** PROVIDED RECORDS **
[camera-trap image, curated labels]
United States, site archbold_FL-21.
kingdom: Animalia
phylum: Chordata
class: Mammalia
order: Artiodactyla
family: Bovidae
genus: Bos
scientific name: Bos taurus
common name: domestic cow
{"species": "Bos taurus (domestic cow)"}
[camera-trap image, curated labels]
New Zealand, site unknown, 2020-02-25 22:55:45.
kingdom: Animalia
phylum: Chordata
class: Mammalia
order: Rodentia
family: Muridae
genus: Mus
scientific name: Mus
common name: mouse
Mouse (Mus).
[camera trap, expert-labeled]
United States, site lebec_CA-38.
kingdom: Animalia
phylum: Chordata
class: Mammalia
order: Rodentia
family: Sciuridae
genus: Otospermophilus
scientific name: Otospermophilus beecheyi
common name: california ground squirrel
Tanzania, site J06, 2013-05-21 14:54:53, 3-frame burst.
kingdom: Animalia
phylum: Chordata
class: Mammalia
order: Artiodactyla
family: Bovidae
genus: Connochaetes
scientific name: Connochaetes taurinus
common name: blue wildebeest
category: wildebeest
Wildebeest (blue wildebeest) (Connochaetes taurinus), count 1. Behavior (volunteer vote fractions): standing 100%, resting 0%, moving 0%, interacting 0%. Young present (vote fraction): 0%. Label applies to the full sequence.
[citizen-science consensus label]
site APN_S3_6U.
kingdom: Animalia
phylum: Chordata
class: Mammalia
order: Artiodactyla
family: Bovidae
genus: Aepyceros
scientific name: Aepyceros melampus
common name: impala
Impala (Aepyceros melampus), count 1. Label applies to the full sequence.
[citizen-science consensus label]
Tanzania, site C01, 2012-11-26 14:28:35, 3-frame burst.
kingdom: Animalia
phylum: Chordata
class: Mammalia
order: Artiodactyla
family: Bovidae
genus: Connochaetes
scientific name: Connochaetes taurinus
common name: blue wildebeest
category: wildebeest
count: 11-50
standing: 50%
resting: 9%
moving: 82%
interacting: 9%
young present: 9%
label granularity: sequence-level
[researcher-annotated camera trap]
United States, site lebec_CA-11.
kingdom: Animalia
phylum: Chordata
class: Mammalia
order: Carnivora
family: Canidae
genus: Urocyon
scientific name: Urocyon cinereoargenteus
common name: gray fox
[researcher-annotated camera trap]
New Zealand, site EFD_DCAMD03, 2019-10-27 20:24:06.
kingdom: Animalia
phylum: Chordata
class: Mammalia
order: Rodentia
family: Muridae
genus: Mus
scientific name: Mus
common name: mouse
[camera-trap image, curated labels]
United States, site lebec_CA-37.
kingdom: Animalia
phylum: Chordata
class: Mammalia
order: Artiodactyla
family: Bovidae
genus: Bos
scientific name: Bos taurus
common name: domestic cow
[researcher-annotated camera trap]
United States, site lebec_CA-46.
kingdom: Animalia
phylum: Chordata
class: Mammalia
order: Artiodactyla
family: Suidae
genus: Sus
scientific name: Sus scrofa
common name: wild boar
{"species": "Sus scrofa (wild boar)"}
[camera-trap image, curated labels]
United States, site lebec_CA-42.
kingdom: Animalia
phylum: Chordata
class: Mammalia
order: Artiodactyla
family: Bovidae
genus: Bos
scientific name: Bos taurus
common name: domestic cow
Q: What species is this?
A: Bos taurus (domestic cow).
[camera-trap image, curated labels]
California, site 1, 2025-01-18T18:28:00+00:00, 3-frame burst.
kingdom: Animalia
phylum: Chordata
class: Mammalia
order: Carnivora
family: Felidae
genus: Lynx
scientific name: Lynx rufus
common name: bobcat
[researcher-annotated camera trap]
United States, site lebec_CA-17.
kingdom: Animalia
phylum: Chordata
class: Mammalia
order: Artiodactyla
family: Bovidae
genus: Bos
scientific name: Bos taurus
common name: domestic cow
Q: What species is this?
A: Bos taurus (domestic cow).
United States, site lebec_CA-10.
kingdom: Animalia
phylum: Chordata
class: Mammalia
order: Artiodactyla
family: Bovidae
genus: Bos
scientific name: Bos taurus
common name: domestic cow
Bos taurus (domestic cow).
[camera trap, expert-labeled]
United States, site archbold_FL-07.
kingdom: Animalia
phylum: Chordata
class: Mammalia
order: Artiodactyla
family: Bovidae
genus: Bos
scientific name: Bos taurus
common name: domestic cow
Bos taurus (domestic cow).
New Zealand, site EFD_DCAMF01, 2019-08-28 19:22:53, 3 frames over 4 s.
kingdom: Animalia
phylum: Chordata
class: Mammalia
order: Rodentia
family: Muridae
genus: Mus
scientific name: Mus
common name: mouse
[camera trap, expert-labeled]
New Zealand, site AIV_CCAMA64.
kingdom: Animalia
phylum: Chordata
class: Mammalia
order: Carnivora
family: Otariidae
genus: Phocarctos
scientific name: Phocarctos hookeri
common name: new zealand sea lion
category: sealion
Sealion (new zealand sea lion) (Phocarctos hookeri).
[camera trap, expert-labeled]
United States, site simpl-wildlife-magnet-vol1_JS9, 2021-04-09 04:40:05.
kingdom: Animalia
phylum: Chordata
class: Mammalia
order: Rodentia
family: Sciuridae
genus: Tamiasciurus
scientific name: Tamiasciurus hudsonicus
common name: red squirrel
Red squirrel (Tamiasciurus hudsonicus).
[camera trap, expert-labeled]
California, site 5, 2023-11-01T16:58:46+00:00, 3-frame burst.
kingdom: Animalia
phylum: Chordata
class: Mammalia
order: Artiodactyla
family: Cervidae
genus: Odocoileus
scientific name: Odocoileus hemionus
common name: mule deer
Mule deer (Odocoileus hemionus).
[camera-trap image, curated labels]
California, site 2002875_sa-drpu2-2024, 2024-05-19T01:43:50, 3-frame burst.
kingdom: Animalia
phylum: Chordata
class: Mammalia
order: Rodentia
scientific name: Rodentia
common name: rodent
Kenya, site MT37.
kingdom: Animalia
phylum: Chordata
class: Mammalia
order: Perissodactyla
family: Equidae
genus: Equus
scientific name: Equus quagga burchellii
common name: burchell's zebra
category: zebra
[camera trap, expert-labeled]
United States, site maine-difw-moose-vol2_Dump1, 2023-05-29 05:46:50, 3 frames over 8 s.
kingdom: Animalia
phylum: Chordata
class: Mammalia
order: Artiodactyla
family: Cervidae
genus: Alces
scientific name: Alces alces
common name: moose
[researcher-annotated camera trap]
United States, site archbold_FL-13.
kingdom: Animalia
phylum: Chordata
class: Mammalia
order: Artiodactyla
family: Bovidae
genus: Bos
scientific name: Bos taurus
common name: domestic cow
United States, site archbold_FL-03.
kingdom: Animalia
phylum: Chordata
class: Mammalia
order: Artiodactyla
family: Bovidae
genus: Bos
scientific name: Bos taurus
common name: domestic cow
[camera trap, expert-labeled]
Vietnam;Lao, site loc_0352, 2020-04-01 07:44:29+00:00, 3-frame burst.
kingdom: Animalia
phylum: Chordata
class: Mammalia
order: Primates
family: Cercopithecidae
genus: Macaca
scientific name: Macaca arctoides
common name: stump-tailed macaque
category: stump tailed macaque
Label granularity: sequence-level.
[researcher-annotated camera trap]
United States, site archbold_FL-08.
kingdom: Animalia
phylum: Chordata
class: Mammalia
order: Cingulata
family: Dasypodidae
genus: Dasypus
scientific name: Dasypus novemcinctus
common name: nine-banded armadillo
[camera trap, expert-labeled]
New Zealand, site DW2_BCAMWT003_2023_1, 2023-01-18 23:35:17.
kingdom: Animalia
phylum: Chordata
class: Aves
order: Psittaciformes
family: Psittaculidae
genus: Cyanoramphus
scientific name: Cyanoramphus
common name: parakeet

** ABOUT THIS EXERCISE **
Each record shown above must be printed once more, exactly.

** RESULT **
[camera-trap image, curated labels]
United States, site archbold_FL-21.
kingdom: Animalia
phylum: Chordata
class: Mammalia
order: Artiodactyla
family: Bovidae
genus: Bos
scientific name: Bos taurus
common name: domestic cow
{"species": "Bos taurus (domestic cow)"}
[camera-trap image, curated labels]
New Zealand, site unknown, 2020-02-25 22:55:45.
kingdom: Animalia
phylum: Chordata
class: Mammalia
order: Rodentia
family: Muridae
genus: Mus
scientific name: Mus
common name: mouse
Mouse (Mus).
[camera trap, expert-labeled]
United States, site lebec_CA-38.
kingdom: Animalia
phylum: Chordata
class: Mammalia
order: Rodentia
family: Sciuridae
genus: Otospermophilus
scientific name: Otospermophilus beecheyi
common name: california ground squirrel
Tanzania, site J06, 2013-05-21 14:54:53, 3-frame burst.
kingdom: Animalia
phylum: Chordata
class: Mammalia
order: Artiodactyla
family: Bovidae
genus: Connochaetes
scientific name: Connochaetes taurinus
common name: blue wildebeest
category: wildebeest
Wildebeest (blue wildebeest) (Connochaetes taurinus), count 1. Behavior (volunteer vote fractions): standing 100%, resting 0%, moving 0%, interacting 0%. Young present (vote fraction): 0%. Label applies to the full sequence.
[citizen-science consensus label]
site APN_S3_6U.
kingdom: Animalia
phylum: Chordata
class: Mammalia
order: Artiodactyla
family: Bovidae
genus: Aepyceros
scientific name: Aepyceros melampus
common name: impala
Impala (Aepyceros melampus), count 1. Label applies to the full sequence.
[citizen-science consensus label]
Tanzania, site C01, 2012-11-26 14:28:35, 3-frame burst.
kingdom: Animalia
phylum: Chordata
class: Mammalia
order: Artiodactyla
family: Bovidae
genus: Connochaetes
scientific name: Connochaetes taurinus
common name: blue wildebeest
category: wildebeest
count: 11-50
standing: 50%
resting: 9%
moving: 82%
interacting: 9%
young present: 9%
label granularity: sequence-level
[researcher-annotated camera trap]
United States, site lebec_CA-11.
kingdom: Animalia
phylum: Chordata
class: Mammalia
order: Carnivora
family: Canidae
genus: Urocyon
scientific name: Urocyon cinereoargenteus
common name: gray fox
[researcher-annotated camera trap]
New Zealand, site EFD_DCAMD03, 2019-10-27 20:24:06.
kingdom: Animalia
phylum: Chordata
class: Mammalia
order: Rodentia
family: Muridae
genus: Mus
scientific name: Mus
common name: mouse
[camera-trap image, curated labels]
United States, site lebec_CA-37.
kingdom: Animalia
phylum: Chordata
class: Mammalia
order: Artiodactyla
family: Bovidae
genus: Bos
scientific name: Bos taurus
common name: domestic cow
[researcher-annotated camera trap]
United States, site lebec_CA-46.
kingdom: Animalia
phylum: Chordata
class: Mammalia
order: Artiodactyla
family: Suidae
genus: Sus
scientific name: Sus scrofa
common name: wild boar
{"species": "Sus scrofa (wild boar)"}
[camera-trap image, curated labels]
United States, site lebec_CA-42.
kingdom: Animalia
phylum: Chordata
class: Mammalia
order: Artiodactyla
family: Bovidae
genus: Bos
scientific name: Bos taurus
common name: domestic cow
Q: What species is this?
A: Bos taurus (domestic cow).
[camera-trap image, curated labels]
California, site 1, 2025-01-18T18:28:00+00:00, 3-frame burst.
kingdom: Animalia
phylum: Chordata
class: Mammalia
order: Carnivora
family: Felidae
genus: Lynx
scientific name: Lynx rufus
common name: bobcat
[researcher-annotated camera trap]
United States, site lebec_CA-17.
kingdom: Animalia
phylum: Chordata
class: Mammalia
order: Artiodactyla
family: Bovidae
genus: Bos
scientific name: Bos taurus
common name: domestic cow
Q: What species is this?
A: Bos taurus (domestic cow).
United States, site lebec_CA-10.
kingdom: Animalia
phylum: Chordata
class: Mammalia
order: Artiodactyla
family: Bovidae
genus: Bos
scientific name: Bos taurus
common name: domestic cow
Bos taurus (domestic cow).
[camera trap, expert-labeled]
United States, site archbold_FL-07.
kingdom: Animalia
phylum: Chordata
class: Mammalia
order: Artiodactyla
family: Bovidae
genus: Bos
scientific name: Bos taurus
common name: domestic cow
Bos taurus (domestic cow).
New Zealand, site EFD_DCAMF01, 2019-08-28 19:22:53, 3 frames over 4 s.
kingdom: Animalia
phylum: Chordata
class: Mammalia
order: Rodentia
family: Muridae
genus: Mus
scientific name: Mus
common name: mouse
[camera trap, expert-labeled]
New Zealand, site AIV_CCAMA64.
kingdom: Animalia
phylum: Chordata
class: Mammalia
order: Carnivora
family: Otariidae
genus: Phocarctos
scientific name: Phocarctos hookeri
common name: new zealand sea lion
category: sealion
Sealion (new zealand sea lion) (Phocarctos hookeri).
[camera trap, expert-labeled]
United States, site simpl-wildlife-magnet-vol1_JS9, 2021-04-09 04:40:05.
kingdom: Animalia
phylum: Chordata
class: Mammalia
order: Rodentia
family: Sciuridae
genus: Tamiasciurus
scientific name: Tamiasciurus hudsonicus
common name: red squirrel
Red squirrel (Tamiasciurus hudsonicus).
[camera trap, expert-labeled]
California, site 5, 2023-11-01T16:58:46+00:00, 3-frame burst.
kingdom: Animalia
phylum: Chordata
class: Mammalia
order: Artiodactyla
family: Cervidae
genus: Odocoileus
scientific name: Odocoileus hemionus
common name: mule deer
Mule deer (Odocoileus hemionus).
[camera-trap image, curated labels]
California, site 2002875_sa-drpu2-2024, 2024-05-19T01:43:50, 3-frame burst.
kingdom: Animalia
phylum: Chordata
class: Mammalia
order: Rodentia
scientific name: Rodentia
common name: rodent
Kenya, site MT37.
kingdom: Animalia
phylum: Chordata
class: Mammalia
order: Perissodactyla
family: Equidae
genus: Equus
scientific name: Equus quagga burchellii
common name: burchell's zebra
category: zebra
[camera trap, expert-labeled]
United States, site maine-difw-moose-vol2_Dump1, 2023-05-29 05:46:50, 3 frames over 8 s.
kingdom: Animalia
phylum: Chordata
class: Mammalia
order: Artiodactyla
family: Cervidae
genus: Alces
scientific name: Alces alces
common name: moose
[researcher-annotated camera trap]
United States, site archbold_FL-13.
kingdom: Animalia
phylum: Chordata
class: Mammalia
order: Artiodactyla
family: Bovidae
genus: Bos
scientific name: Bos taurus
common name: domestic cow
United States, site archbold_FL-03.
kingdom: Animalia
phylum: Chordata
class: Mammalia
order: Artiodactyla
family: Bovidae
genus: Bos
scientific name: Bos taurus
common name: domestic cow
[camera trap, expert-labeled]
Vietnam;Lao, site loc_0352, 2020-04-01 07:44:29+00:00, 3-frame burst.
kingdom: Animalia
phylum: Chordata
class: Mammalia
order: Primates
family: Cercopithecidae
genus: Macaca
scientific name: Macaca arctoides
common name: stump-tailed macaque
category: stump tailed macaque
Label granularity: sequence-level.
[researcher-annotated camera trap]
United States, site archbold_FL-08.
kingdom: Animalia
phylum: Chordata
class: Mammalia
order: Cingulata
family: Dasypodidae
genus: Dasypus
scientific name: Dasypus novemcinctus
common name: nine-banded armadillo
[camera trap, expert-labeled]
New Zealand, site DW2_BCAMWT003_2023_1, 2023-01-18 23:35:17.
kingdom: Animalia
phylum: Chordata
class: Aves
order: Psittaciformes
family: Psittaculidae
genus: Cyanoramphus
scientific name: Cyanoramphus
common name: parakeet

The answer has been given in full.